Mina Cheon treats politics like lollipops
By Kwon Mee-yoo
An enlarged DIY action figure of U.S. president Barack Obama rotates in the middle of the exhibition hall and dances to the “Hooked on a Feeling” ooga chaka refrain featured in the hit Fox-TV series “Ally McBeal” in a video installation titled “Obama Dancing.” This is “The “Obama Room,” a part of Korean-American artist Mina Cheon’s exhibition “Polipop” at Sungkok Art Museum in Seoul.
Cheon takes politics into the witty world of pop art and named her work “Polipop.”
“I am interested in all kinds of media. When I wake up in the morning, I read all the headlines and even tabloids. Those are sources for my work,” the artist said. “Politics has become a source of conversation for everyone. I don’t think we should avoid talking about politics and my work interprets politics through the language of pop art.”

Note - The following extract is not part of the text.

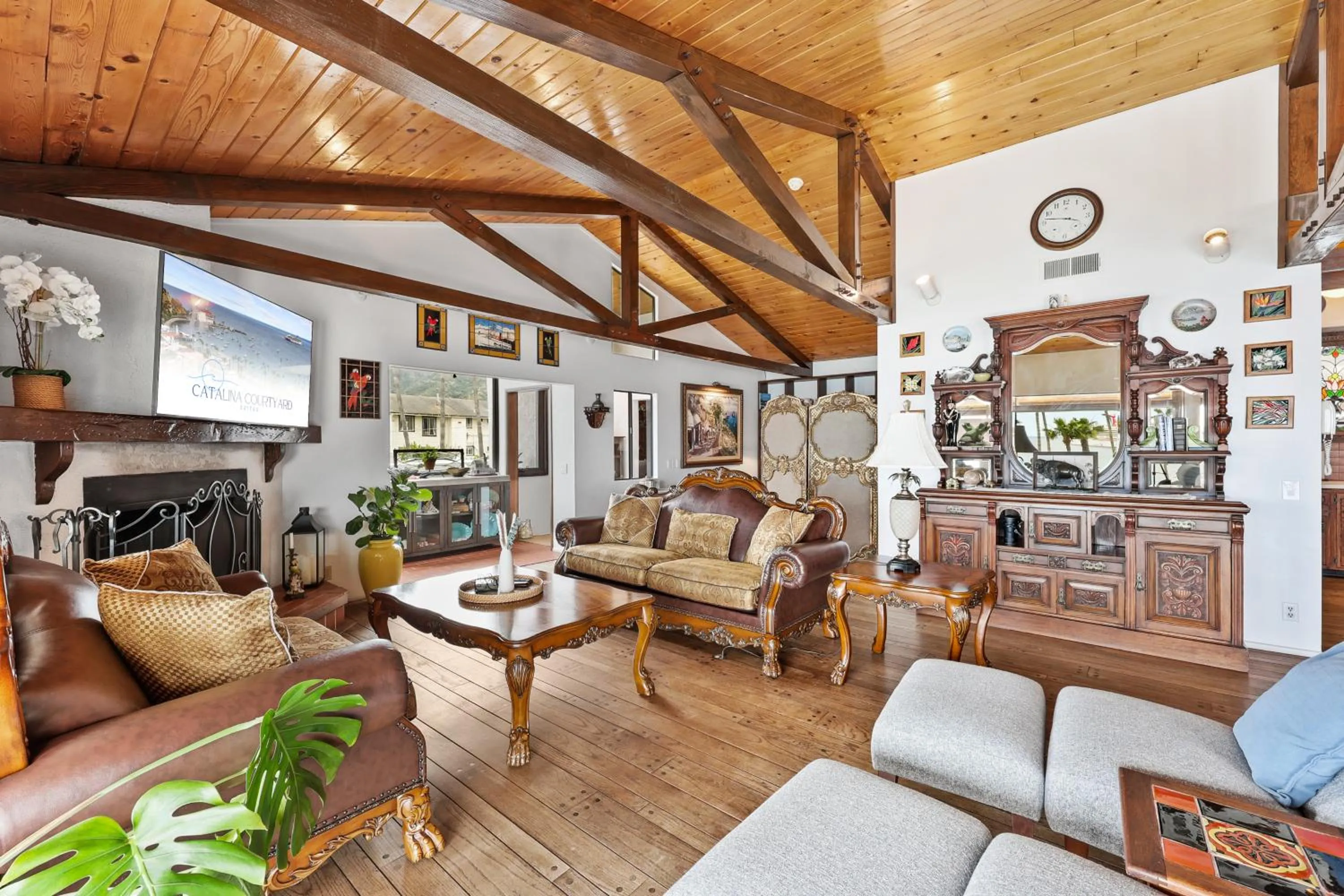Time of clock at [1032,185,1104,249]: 3:46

“The Obama Room” is on the first floor of the art museum. The hall is colored yellow, symbolizing sensitive issues around the U.S. president such as race, human rights, war and terrorism.
Cheon poses with Obama in “Yes, We Can! Obama & Me,” a parody of U.S. cultural icon “Rosie the Riveter,” while she blends the faces of Obama and Osama bin Laden with a phrase saying “I’m scared” in a endearing way.
“I tried to pull out controversy from the image of Obama,” she said. “The Obama figure is 186 centimeters tall, the same height as the U.S. president. However, it seems larger than life and more like a monument.”
The second gallery in strong red and blue is named “The Dokdo Room,” bringing in the acute conflicts in Asia into the world of media and pop art.
“The center of power is shifting to Asia,” Cheon said. She explores the South-North Korea relations as well as Korea and Japan’s longtime dispute over the Dokdo islets and capitalism in China.
The late North Korean leader Kim Jong-il is portrayed as a Pokemon in Cheon’s work “Pokeman,” inspired by the 2004 movie “Team America: World Police.”
“Traveling to Dokdo,” a three-channel video installation, shows various ways to visit Dokdo — physically visiting the islets, taking a tour through Google Earth or Second Life and participating in a marathon commemorating Dokdo Day.
“The Diamond Room” is full of images related to media, capitalism and consumption.
“Image a Day: Occupy 2011” is Cheon’s way of paying tribute to the late video artist Paik Nam-june. It is composed of 52 digital photo frames displaying political photos from each day of the year 2011 chosen by Cheon. She said it is one of her favorite pieces, showing a year through news and issues, from the Egyptian revolution and the royal wedding in England to the death of Steve Jobs and Kim Jong-il and the “Occupy” movement that swept the globe.
Cheon also exhibits a series of digital paintings piecing together various images from the Internet such as a day in the life of Korean figure skater Kim Yu-na or football player Park Ji-sung as well as a fake advertisement for a copy of Prince William of England and Kate Middleton’s wedding ring.
“Diamond 4 Ever,” light installations in the shape of a diamond accompanied by a mirrored wall installation in collaboration with Gabriel Kroiz, is the finale of the exhibition, representing the precious stone its named after, one of the most valuable and most sought-after products in consumer society.
The exhibition runs through March 11. Sungkok Museum is open from 10 a.m. to 6 p.m. from Tuesday to Sunday. Admission costs 3,000 won for adults and 2,000 won for students. Docent programs are available at 2 and 4 p.m. every day.